While I was willing, as the last blog post illustrates, to paint in almost all conditions in order to get Ganymede finished in time, even I had to draw the line at rain. On rainy days—of which there were plenty—I tried to get some work done on the dinghy project. We last left the new mold empty of the plug and ready for quick localized repairs followed by buffing and coating with with Axel mold release agent. After that, there was nothing to stop the beginning of work on the dinghy itself.

My primary purpose in the dinghy project was to build a boat that Danielle could carry more easily, so I had determined to make it from Kevlar and carbon fiber: Kevlar so it could be dragged over a thousand rocky beaches without more than the inevitable cosmetic damage, and carbon fiber to make it stiff and keep it lightweight. Of course, in shopping for deals on the cloths I wanted, ran into all sorts of exciting new exotic materials: Vectran, Innegra, carbon/dyneema, and other fancy blends. All tempting, but in the end I stuck with an old-fashioned tight-weave Kevlar that I found on closeout, and the standard carbon twill.

After spending a day carefully cutting out all the materials and stacking them in order, as well as preparing the vacuum bagging materials, I was ready to mix resin. And on the next frightfully rainy day, with the help of a former shipmate who thought he wanted to learn all about this stuff (and who am I to discourage learning?), we started mixing epoxy and rolling it into the mold. I chose Pro-set 135 epoxy resin with a slow hardener—one that would allow us several hours of working time before kicking off. This gave us time to take it slow and careful, making sure to get each layer down neat and tidy before the next. At first the contrast between bright yellow Kevlar and the orange mold was quite astonishing, but we were soon into the soothing black of carbon fiber, and in less than four hours all the material was in place.

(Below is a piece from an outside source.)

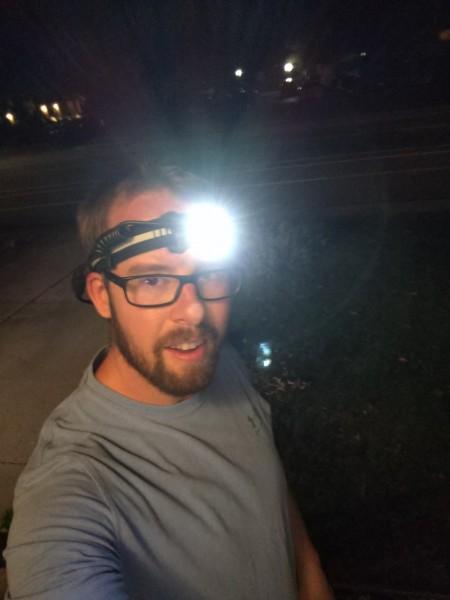selfie of man with Silva Trail Speed 4XT headlamp on nightly run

I had built the mold with vacuum-bagging in mind, which is one of the best ways to get a really good, tight laminate. After laying in the vacuum stack: peel ply first, then Tedlar release film, then a blanket-like material called “breather” to allow air to flow, we taped a big sheet of vacuum-bag plastic to the flange with double-sided butyl tape.  Then we turned on a borrowed vacuum pump. As the pump sucked all the air from the bag, it pressed down tighter and tighter, until resin came seeping through the breather.
After a couple of days to let the resin get good and stable (though it didn’t reach it’s full properties until I post-cured it with heat later), I pulled back the vacuum bag and laid a piece of foam core covered with carbon and kevlar into the transom, then vacuumed the bag down again. After that the bag was done with and I could begin getting in the seats, foredeck, and gunwale.

It’s astonishing how much more time-consuming all the details can be than the actual layup of the hull. It took many small steps to get the seat-rails cut, fitted, and tabbed on both sides; it took several days to cut core foam and carbon for the gunwales and to actually get them installed. But at last those details were done and the dinghy could come out of the mold. This it did more easily than any object I’ve ever de-molded, and was astonishingly light, lighter than I had dared to expect.

Sadly, the outside of the hull was fraught with blemishes: not fatal ones, just cosmetic flaws that left her looking almost like a lunar landscape in spots. It turns out that a combination of the kevlar being too tight a weave, and the resin being overly viscous, especially in the cold of spring, prevented all the outer surface bubbles from being sucked out by the vacuum bag. Live and learn, I guess—at least my layup was good and tight, and it didn’t take too long to fill in and fair the lunar landscape.

By now the weather had improved enough to move out of my borrowed shop space, which had got me admirably though the winter, but now felt far enough away from home to make it a bother to go. So I moved the whole circus back into my two little garage units, set the dinghy on sawhorses under the big shade tree in the yard, and started on the home stretch. There are still details innumerable to attend to, but being able to step out of the kitchen and slosh on some paint or whatever without having to drive three towns over will definitely speed things up. I only hope I can get it launched before half the summer’s gone.